RZ: Call me crazy, but I think Nolan Arenado can get even better. Remember that he was a bat-first prospect who couldn’t field. Last year, he showed a power stroke no one expected both at home and on the road, offset by a slight increase in his strikeout rate and an atypically poor performance against left handers. He’s a student of the game and, at only 24, I wouldn’t be surprised if he makes a run at a batting title. Think an Aramis Ramirez bat (average and power with low walk and strikeout rates) with Adrian Beltre defense.

C70: What’s your projection of the team’s record and where will they finish in the division?

RP: It’s a battle between the Rockies and the San Diego Padres for the 4th spot in the division and I think they win that battle.
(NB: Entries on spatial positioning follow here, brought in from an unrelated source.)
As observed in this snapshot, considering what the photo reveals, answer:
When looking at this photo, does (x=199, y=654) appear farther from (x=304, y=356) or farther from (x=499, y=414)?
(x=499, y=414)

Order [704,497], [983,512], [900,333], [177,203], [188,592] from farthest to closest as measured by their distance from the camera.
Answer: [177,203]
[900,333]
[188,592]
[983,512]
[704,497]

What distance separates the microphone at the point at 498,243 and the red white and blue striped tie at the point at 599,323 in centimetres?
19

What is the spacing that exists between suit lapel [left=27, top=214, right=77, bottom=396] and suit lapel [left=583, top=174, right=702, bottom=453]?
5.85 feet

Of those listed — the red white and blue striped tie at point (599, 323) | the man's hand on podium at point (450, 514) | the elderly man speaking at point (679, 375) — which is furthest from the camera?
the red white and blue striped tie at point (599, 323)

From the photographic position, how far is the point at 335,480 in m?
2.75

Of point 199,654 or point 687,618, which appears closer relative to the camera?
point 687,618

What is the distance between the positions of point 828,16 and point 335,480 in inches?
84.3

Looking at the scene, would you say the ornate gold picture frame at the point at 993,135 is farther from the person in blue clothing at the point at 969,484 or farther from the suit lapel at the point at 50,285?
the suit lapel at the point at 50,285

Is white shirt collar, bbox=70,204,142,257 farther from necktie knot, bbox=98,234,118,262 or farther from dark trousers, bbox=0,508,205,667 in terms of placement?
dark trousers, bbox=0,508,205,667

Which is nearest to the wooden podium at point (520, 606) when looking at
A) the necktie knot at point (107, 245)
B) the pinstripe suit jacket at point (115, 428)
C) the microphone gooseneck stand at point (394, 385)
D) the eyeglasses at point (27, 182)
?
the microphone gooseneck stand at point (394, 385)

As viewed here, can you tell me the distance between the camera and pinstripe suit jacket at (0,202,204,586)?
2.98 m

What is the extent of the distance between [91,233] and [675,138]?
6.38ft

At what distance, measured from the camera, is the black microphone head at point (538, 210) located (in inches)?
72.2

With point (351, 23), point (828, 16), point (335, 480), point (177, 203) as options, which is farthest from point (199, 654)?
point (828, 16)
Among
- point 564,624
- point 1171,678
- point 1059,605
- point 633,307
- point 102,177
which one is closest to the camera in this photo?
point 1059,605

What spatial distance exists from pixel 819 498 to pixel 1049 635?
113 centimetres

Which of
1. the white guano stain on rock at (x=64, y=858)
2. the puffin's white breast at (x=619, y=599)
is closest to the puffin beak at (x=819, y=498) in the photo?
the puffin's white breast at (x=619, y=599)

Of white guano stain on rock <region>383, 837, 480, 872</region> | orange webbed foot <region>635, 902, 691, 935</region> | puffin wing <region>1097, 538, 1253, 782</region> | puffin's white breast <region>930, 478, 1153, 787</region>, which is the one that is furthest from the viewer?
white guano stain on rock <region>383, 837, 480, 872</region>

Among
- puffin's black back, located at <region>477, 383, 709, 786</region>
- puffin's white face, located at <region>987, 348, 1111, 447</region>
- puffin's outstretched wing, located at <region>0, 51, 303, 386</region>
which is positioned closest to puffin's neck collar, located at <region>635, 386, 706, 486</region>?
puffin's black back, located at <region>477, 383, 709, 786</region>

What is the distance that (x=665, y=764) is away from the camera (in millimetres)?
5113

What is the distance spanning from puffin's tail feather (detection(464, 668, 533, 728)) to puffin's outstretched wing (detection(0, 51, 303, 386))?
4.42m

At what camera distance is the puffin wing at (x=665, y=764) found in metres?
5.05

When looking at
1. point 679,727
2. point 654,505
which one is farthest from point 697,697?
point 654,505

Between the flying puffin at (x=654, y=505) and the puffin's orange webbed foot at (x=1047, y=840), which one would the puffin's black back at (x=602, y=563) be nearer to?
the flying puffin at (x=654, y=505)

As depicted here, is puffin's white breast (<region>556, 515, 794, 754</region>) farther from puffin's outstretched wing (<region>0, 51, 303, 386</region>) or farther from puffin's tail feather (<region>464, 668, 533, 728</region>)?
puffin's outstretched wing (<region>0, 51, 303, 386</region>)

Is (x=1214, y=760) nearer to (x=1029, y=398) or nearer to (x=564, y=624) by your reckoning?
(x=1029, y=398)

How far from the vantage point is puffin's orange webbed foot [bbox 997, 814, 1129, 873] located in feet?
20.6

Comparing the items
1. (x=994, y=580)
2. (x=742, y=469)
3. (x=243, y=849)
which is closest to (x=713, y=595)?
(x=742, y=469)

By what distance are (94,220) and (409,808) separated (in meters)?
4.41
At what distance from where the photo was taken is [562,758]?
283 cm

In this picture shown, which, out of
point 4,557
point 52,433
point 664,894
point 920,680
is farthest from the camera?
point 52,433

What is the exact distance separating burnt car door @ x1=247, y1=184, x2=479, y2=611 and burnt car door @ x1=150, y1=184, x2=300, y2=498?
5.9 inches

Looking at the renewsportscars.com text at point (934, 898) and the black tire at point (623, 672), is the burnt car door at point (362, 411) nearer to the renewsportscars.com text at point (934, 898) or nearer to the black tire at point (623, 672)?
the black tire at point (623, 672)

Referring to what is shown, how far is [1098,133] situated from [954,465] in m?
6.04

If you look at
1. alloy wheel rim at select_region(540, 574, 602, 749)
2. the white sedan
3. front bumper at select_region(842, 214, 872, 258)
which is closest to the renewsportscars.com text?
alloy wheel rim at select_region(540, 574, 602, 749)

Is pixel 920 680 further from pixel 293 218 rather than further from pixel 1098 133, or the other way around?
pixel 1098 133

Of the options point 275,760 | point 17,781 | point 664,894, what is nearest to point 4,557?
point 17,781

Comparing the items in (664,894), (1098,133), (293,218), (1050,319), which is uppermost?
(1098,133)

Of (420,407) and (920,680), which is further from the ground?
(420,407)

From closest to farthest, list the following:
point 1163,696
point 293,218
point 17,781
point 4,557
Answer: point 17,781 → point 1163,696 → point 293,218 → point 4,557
San Diego is almost as big of a mess as Colorado, but are more willing to sell guys and retool, leading to a late-season drop as their veterans are traded to aid the rebuild and allowing the Rockies to take that fourth spot in the division. The Rockies will finish 71-91.

RZ: This is really hard to call. A lot of it really boils down to Reyes, who some bloggers think won’t see a game in a Rockies uniform. I don’t think the Rockies will be that lucky or smart and expect him to be with the team by the trading deadline. On the other hand, the Rockies had a heck of a time with rain delays last year, with a total of 26 hours of rain delays over 24 games not counting suspended and postponed games. It definitely didn’t help the team get in a rhythm. We also don’t know if Charlie Blackmon or Carlos Gonzalez will be traded at the deadline if Colorado has the rocky start that’s projected. But by August, the farm system should keep bubbling up starting pitching, Reyes should be sorted out (one way or another) as he gives way to Trevor Story, and outfielders like David Dahl and Raimel Tapia should debut. So, I wouldn’t be surprised if the Rockies play like a 70 win team until the deadline and an 80 win team after the deadline. Let’s call it at 74, but I’ve called it high a few years straight for various reasons.

C70: Which team in the division do you most enjoy beating and how do you think you’ll fare against them in 2016?

RP: That’s tough. It’s between the Dodgers and Giants, but I’m going with the Dodgers. They’re the Yankees of the West and it’s great to beat them, but that rotation is nasty. We face them 19 times this year and my heart says 10-9, my mind says 6-13.

RZ: Outside the division, Rockies/Cubs series are always wacky entertaining, especially with all the Chicago transplants living in Denver. Inside the division, the Dodgers not only won 11 of 19 versus the Rockies, but many were games the Rockies had a shot at winning (until Adrian Gonzalez would step up to the plate). The Dodgers should be more vulnerable this year, and it’ll probably be a relief that the Rockies won’t have to face Clayton Kershaw and Zack Greinke on back to back days, since Greinke’s now a Diamondback. The danger is that, even though the Rockies have quite a bit of talent coming up in their farm system, the Dodgers are also graduating prospects.

I appreciate Isaac and Richard spending the time to talk about their team.  Even if it is another long season, getting to see Arenado play every day is a pretty nice consolation prize!